The Glenwood and the Quaker # 8 both have a 18" wide fire pot. Hence the number 8 in the name.
However, the Quakers are MUCH larger stoves than the Glenwoods of the same number. I can only assume the reason being that the Quakers have a deeper fire pot than the Glenwoods and a longer/taller cylinder as well.
Yes, different companies had unique depths of firepots to go along with the diameter. Deeper fire pots are much better than shallow ones. In choosing a stove you need to consider the its total coal capacity to get one that can provide enough heat for the area heated during the coldest weather.
The fire pot diameter is a pretty good rule of thumb to determine that.

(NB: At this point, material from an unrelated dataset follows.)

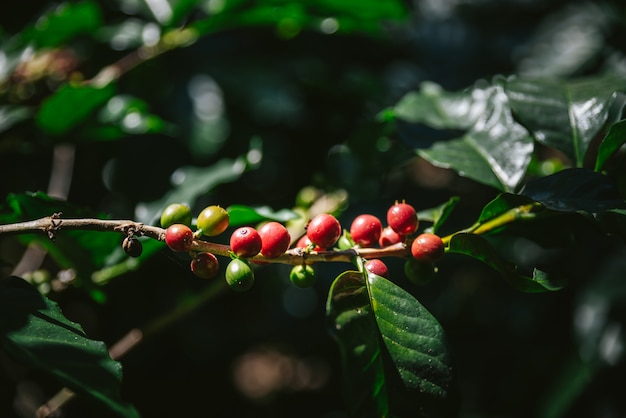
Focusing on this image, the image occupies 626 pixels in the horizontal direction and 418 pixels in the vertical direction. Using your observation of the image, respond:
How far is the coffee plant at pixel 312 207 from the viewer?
2.63 ft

A stove with a twelve inch fire pot can hold around 40-45 pounds of coal for example.
Germer Radiant Homes, have models with fire pots of up to 24 inches. I have seen one with a 22 inch fire pot. Its BTU rating would be well in excess of 100,000 BTUS per hour running at a normal capacity.
I don't know how accurate this is and I have no basis for it, but; I always would think that for every pound of coal you would get 1,000 BTUS per hour at normal operating temps. So a stove that holds 40 pounds of coal can, AT LEAST produce 40,000 BTUS per hour. I think that is pretty conservative guess. I have nothing to back that up so I'm wondering if that is way off base or is a good way to estimate.